▸ 待读文本:
/---

一种非常简单,但是不是很优化的方法,继承Lucene.Net.Analysis.Analyzer,实现了Lucene.Net.Analysis.Analyzer,Lucene.Net.Analysis.Tokenizer,Lucene.Net.Analysis.TokenFilter的子类.参考了Lucene.Net.Analysis.Cn的实现,该项目采用对汉语进行一元分词.
ChineseAnalyer类,继承自Lucene.Net.Analysis.Analyzer
using System;
using System.IO;
using System.Text;
using System.Collections;
using ShootSeg; //分词类的命名空间,该分词组件来源于http://www.shootsoft.net,开源项目,感谢作者
using Lucene.Net.Analysis;
namespace Lucene.Net.Analysis.CnByKing
{
public class ChineseAnalyzer : Analyzer
{
private Segment segment = new Segment(); //这个是自己的中文分词类
public ChineseAnalyzer()
{
segment.InitWordDics(); //在构造函数装载词典
segment.Separator = "|"; //分词间隔符号
}
public override sealed TokenStream TokenStream(String fieldName, TextReader reader)
{
TokenStream result = new ChineseTokenizer(reader,segment); //把分词类传引用进去
result = new ChineseFilter(result); //对处理好的结果进行过滤
return result;
}
}
}
ChineseTokenizer类继承自Lucene.Net.Analysis.Tokenizer
using System;
using System.IO;
using System.Text;
using System.Collections;
using System.Globalization;
using ShootSeg;
using Lucene.Net.Analysis;
namespace Lucene.Net.Analysis.CnByKing
{
public sealed class ChineseTokenizer : Tokenizer
{
private Segment segment;
private string[] Wordlist; //切好的词放入此数组中
private string Allstr; //对传入的流转成此string
private int offset = 0; int start = 0; int step = 0; //offset偏移量,start开始位置,step次数
public ChineseTokenizer(TextReader _in,Segment segment)

\---

▸ 任务说明: 把上面讲Lucene.Net中文分词的文字照抄一段：从含有“一种非常简单,但是不是很优化”的地方开始，抄完“public ChineseAnalyzer()”就停。

(带标注区域数据摘录)
/---

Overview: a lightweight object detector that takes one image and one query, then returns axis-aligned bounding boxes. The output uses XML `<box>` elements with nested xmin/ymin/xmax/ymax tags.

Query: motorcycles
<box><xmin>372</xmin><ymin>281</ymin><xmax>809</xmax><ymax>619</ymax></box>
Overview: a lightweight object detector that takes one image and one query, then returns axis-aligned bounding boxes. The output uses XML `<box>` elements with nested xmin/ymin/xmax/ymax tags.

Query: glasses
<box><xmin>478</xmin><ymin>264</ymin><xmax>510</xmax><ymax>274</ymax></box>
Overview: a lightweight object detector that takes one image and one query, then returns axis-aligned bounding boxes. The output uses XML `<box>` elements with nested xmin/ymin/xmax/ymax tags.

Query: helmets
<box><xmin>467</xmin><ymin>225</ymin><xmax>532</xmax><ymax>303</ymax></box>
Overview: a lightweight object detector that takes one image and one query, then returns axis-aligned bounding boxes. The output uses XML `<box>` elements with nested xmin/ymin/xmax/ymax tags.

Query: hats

\---

▸ 完成结果:
一种非常简单,但是不是很优化的方法,继承Lucene.Net.Analysis.Analyzer,实现了Lucene.Net.Analysis.Analyzer,Lucene.Net.Analysis.Tokenizer,Lucene.Net.Analysis.TokenFilter的子类.参考了Lucene.Net.Analysis.Cn的实现,该项目采用对汉语进行一元分词.
ChineseAnalyer类,继承自Lucene.Net.Analysis.Analyzer
using System;
using System.IO;
using System.Text;
using System.Collections;
using ShootSeg; //分词类的命名空间,该分词组件来源于http://www.shootsoft.net,开源项目,感谢作者
using Lucene.Net.Analysis;
namespace Lucene.Net.Analysis.CnByKing
{
public class ChineseAnalyzer : Analyzer
{
private Segment segment = new Segment(); //这个是自己的中文分词类
public ChineseAnalyzer()